Given problem: Leaving out every picture, quote the data below exactly as it appears.

Data section:

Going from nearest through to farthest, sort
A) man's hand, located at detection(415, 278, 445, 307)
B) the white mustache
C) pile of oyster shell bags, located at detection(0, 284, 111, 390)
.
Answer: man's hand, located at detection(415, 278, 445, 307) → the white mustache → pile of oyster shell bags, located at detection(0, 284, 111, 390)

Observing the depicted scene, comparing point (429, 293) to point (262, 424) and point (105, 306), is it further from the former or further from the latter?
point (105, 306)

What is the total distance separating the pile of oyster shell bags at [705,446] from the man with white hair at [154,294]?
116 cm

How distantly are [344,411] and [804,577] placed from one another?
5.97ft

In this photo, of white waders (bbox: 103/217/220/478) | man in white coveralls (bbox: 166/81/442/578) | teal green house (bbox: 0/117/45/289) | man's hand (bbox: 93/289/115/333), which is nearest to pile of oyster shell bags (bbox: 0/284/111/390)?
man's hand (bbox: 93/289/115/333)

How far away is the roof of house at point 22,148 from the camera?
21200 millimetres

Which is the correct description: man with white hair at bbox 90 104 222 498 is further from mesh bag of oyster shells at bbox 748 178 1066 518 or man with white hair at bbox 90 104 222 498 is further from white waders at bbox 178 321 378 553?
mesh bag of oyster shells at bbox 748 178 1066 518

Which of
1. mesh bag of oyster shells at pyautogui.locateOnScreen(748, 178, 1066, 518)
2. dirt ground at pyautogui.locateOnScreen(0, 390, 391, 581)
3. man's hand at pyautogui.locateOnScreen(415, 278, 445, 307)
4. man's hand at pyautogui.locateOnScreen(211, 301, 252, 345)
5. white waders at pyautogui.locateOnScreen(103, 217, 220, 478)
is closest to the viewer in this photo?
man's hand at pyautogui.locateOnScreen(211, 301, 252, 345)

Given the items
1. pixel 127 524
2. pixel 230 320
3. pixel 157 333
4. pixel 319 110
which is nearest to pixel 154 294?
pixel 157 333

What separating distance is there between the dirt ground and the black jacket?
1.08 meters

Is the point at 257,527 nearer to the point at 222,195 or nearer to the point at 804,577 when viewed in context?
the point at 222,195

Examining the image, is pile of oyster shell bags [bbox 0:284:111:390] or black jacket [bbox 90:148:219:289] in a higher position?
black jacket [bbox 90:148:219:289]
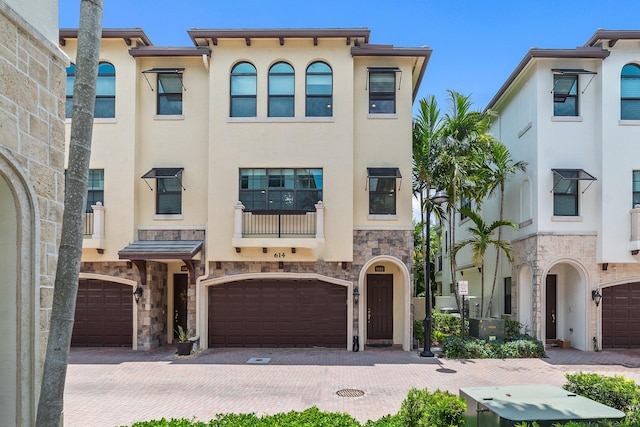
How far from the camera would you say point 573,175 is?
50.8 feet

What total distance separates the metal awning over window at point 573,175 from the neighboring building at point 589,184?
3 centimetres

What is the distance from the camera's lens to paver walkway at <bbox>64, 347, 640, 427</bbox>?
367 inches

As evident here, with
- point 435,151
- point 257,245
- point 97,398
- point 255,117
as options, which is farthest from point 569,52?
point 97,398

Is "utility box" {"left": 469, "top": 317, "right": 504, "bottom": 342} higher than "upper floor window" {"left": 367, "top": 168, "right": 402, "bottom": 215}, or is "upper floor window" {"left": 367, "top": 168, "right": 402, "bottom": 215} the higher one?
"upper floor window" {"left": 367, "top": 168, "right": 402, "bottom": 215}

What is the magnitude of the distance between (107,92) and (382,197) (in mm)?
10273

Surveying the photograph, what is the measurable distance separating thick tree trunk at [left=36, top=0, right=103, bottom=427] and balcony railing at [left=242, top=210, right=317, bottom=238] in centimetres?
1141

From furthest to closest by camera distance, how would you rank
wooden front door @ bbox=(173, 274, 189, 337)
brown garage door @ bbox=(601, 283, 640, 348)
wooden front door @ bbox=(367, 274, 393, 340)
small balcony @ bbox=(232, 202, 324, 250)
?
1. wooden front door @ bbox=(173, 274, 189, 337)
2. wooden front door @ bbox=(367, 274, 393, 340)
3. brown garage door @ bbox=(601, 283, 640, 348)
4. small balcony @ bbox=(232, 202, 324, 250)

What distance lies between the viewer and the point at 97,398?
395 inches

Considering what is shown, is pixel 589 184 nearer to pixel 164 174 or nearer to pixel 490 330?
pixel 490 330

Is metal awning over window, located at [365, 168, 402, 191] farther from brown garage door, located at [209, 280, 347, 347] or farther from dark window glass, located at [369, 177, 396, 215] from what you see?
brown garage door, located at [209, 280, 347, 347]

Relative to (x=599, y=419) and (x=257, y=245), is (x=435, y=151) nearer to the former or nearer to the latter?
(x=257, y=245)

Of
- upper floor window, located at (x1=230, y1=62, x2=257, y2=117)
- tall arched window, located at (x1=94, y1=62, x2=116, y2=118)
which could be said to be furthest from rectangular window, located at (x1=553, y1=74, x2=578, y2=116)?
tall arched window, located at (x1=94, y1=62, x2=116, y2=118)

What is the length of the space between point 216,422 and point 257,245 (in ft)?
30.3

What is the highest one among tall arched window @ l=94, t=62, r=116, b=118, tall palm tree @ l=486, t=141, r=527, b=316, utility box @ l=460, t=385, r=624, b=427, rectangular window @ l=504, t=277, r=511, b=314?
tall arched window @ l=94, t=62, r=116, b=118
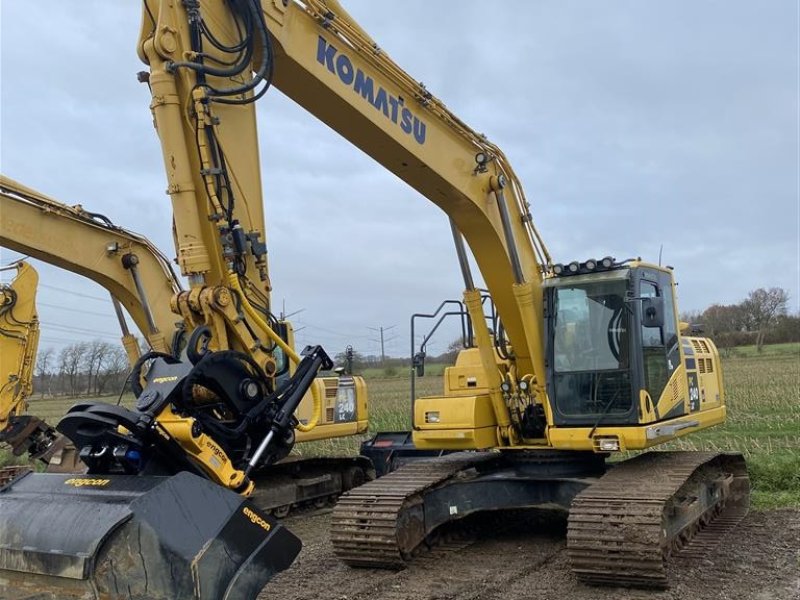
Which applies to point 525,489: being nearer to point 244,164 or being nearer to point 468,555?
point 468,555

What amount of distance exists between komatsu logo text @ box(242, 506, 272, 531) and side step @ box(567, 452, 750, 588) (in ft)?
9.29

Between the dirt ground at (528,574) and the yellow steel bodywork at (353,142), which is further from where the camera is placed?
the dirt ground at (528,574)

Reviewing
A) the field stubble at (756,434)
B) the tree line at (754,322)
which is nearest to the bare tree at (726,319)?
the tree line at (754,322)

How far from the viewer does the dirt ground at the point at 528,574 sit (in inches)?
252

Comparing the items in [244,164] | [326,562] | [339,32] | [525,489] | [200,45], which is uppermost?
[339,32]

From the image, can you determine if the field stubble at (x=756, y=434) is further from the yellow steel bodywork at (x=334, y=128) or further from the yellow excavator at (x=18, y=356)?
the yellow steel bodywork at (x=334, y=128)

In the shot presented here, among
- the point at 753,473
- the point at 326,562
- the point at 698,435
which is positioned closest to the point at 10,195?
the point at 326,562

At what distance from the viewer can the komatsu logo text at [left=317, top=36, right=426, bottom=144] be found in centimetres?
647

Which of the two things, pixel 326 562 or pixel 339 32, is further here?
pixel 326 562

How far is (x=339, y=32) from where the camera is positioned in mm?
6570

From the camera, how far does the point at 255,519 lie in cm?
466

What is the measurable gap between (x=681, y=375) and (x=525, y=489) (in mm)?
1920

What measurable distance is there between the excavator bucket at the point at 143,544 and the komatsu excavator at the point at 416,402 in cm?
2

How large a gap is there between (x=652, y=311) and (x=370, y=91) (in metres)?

The completed task:
Going from nearest through to farthest, sort
A) man's hand, located at detection(415, 278, 445, 307)
B) the white mustache
C) pile of oyster shell bags, located at detection(0, 284, 111, 390)
.
Answer: man's hand, located at detection(415, 278, 445, 307) → the white mustache → pile of oyster shell bags, located at detection(0, 284, 111, 390)

Observing the depicted scene, comparing point (429, 293) to point (262, 424) and point (105, 306), is it further from the former or further from the latter?
point (105, 306)

What is the total distance separating the pile of oyster shell bags at [705,446] from the man with white hair at [154,294]?
116 cm

How distantly are [344,411] and [804,577] placed from one another?
5.97ft

In this photo, of white waders (bbox: 103/217/220/478) | man in white coveralls (bbox: 166/81/442/578) | teal green house (bbox: 0/117/45/289) | man's hand (bbox: 93/289/115/333), which is nearest to pile of oyster shell bags (bbox: 0/284/111/390)?
man's hand (bbox: 93/289/115/333)

How far away is the roof of house at point 22,148 from the camera?
21200 millimetres

Which is the correct description: man with white hair at bbox 90 104 222 498 is further from mesh bag of oyster shells at bbox 748 178 1066 518 or man with white hair at bbox 90 104 222 498 is further from white waders at bbox 178 321 378 553?
mesh bag of oyster shells at bbox 748 178 1066 518

Which of
1. mesh bag of oyster shells at pyautogui.locateOnScreen(748, 178, 1066, 518)
2. dirt ground at pyautogui.locateOnScreen(0, 390, 391, 581)
3. man's hand at pyautogui.locateOnScreen(415, 278, 445, 307)
4. man's hand at pyautogui.locateOnScreen(211, 301, 252, 345)
5. white waders at pyautogui.locateOnScreen(103, 217, 220, 478)
is closest to the viewer in this photo?
man's hand at pyautogui.locateOnScreen(211, 301, 252, 345)

Given the items
1. pixel 127 524
2. pixel 230 320
3. pixel 157 333
4. pixel 319 110
which is nearest to pixel 154 294?
pixel 157 333

What separating distance is there between the dirt ground and the black jacket?
1.08 meters

Is the point at 257,527 nearer to the point at 222,195 or nearer to the point at 804,577 when viewed in context?
the point at 222,195

Examining the image, is pile of oyster shell bags [bbox 0:284:111:390] or black jacket [bbox 90:148:219:289] in a higher position?
black jacket [bbox 90:148:219:289]
How far from the camera would you say point 573,175 is?
50.8 feet

What total distance separates the metal awning over window at point 573,175 from the neighboring building at point 589,184?
3 centimetres

What is the distance from the camera's lens to paver walkway at <bbox>64, 347, 640, 427</bbox>?
367 inches

As evident here, with
- point 435,151
- point 257,245
- point 97,398
- point 255,117
as options, which is farthest from point 569,52?
point 97,398

Is "utility box" {"left": 469, "top": 317, "right": 504, "bottom": 342} higher than "upper floor window" {"left": 367, "top": 168, "right": 402, "bottom": 215}, or is "upper floor window" {"left": 367, "top": 168, "right": 402, "bottom": 215} the higher one?
"upper floor window" {"left": 367, "top": 168, "right": 402, "bottom": 215}

What is the magnitude of the distance between (107,92) and (382,197) (in mm)?
10273

Surveying the photograph, what is the measurable distance separating thick tree trunk at [left=36, top=0, right=103, bottom=427] and balcony railing at [left=242, top=210, right=317, bottom=238] in centimetres?
1141

From furthest to closest by camera distance, how would you rank
wooden front door @ bbox=(173, 274, 189, 337)
brown garage door @ bbox=(601, 283, 640, 348)
wooden front door @ bbox=(367, 274, 393, 340)
small balcony @ bbox=(232, 202, 324, 250)
?
1. wooden front door @ bbox=(173, 274, 189, 337)
2. wooden front door @ bbox=(367, 274, 393, 340)
3. brown garage door @ bbox=(601, 283, 640, 348)
4. small balcony @ bbox=(232, 202, 324, 250)

What distance lies between the viewer and the point at 97,398?
395 inches

Considering what is shown, is pixel 589 184 nearer to pixel 164 174 or nearer to pixel 490 330?
pixel 490 330

Is metal awning over window, located at [365, 168, 402, 191] farther from brown garage door, located at [209, 280, 347, 347] or farther from dark window glass, located at [369, 177, 396, 215] from what you see?
brown garage door, located at [209, 280, 347, 347]

Relative to (x=599, y=419) and (x=257, y=245), is (x=435, y=151) nearer to the former or nearer to the latter?
(x=257, y=245)

Of
- upper floor window, located at (x1=230, y1=62, x2=257, y2=117)
- tall arched window, located at (x1=94, y1=62, x2=116, y2=118)
which could be said to be furthest from rectangular window, located at (x1=553, y1=74, x2=578, y2=116)?
tall arched window, located at (x1=94, y1=62, x2=116, y2=118)

What is the length of the space between point 216,422 and point 257,245 (in ft)?
30.3

What is the highest one among tall arched window @ l=94, t=62, r=116, b=118, tall palm tree @ l=486, t=141, r=527, b=316, utility box @ l=460, t=385, r=624, b=427, rectangular window @ l=504, t=277, r=511, b=314?
tall arched window @ l=94, t=62, r=116, b=118
Which applies to point 525,489: being nearer to point 244,164 or being nearer to point 468,555?
point 468,555

What amount of distance exists between komatsu logo text @ box(242, 506, 272, 531) and side step @ box(567, 452, 750, 588) (in ft)?
9.29

Between the dirt ground at (528,574) and the yellow steel bodywork at (353,142), which is further from where the camera is placed?
the dirt ground at (528,574)

Reviewing
A) the field stubble at (756,434)
B) the tree line at (754,322)
which is nearest to the bare tree at (726,319)?
the tree line at (754,322)

How far from the viewer does the dirt ground at the point at 528,574 sit (in inches)?
252

Comparing the items in [244,164] | [326,562] | [339,32] | [525,489] | [200,45], which is uppermost?
[339,32]

From the image, can you determine if the field stubble at (x=756, y=434) is further from the yellow steel bodywork at (x=334, y=128) or further from the yellow excavator at (x=18, y=356)?
the yellow steel bodywork at (x=334, y=128)

In the shot presented here, among
- the point at 753,473
- the point at 326,562
- the point at 698,435
which is positioned closest to the point at 10,195?
the point at 326,562

At what distance from the viewer can the komatsu logo text at [left=317, top=36, right=426, bottom=144] be found in centimetres?
647

Which of the two things, pixel 326 562 or pixel 339 32, is further here?
pixel 326 562

How far is (x=339, y=32) from where the camera is positioned in mm?
6570

From the camera, how far does the point at 255,519 lie in cm?
466

What is the measurable gap between (x=681, y=375) and (x=525, y=489) (in mm)?
1920

What measurable distance is there between the excavator bucket at the point at 143,544 and the komatsu excavator at the point at 416,402 in cm?
2

How large a gap is there between (x=652, y=311) and (x=370, y=91) (in metres)?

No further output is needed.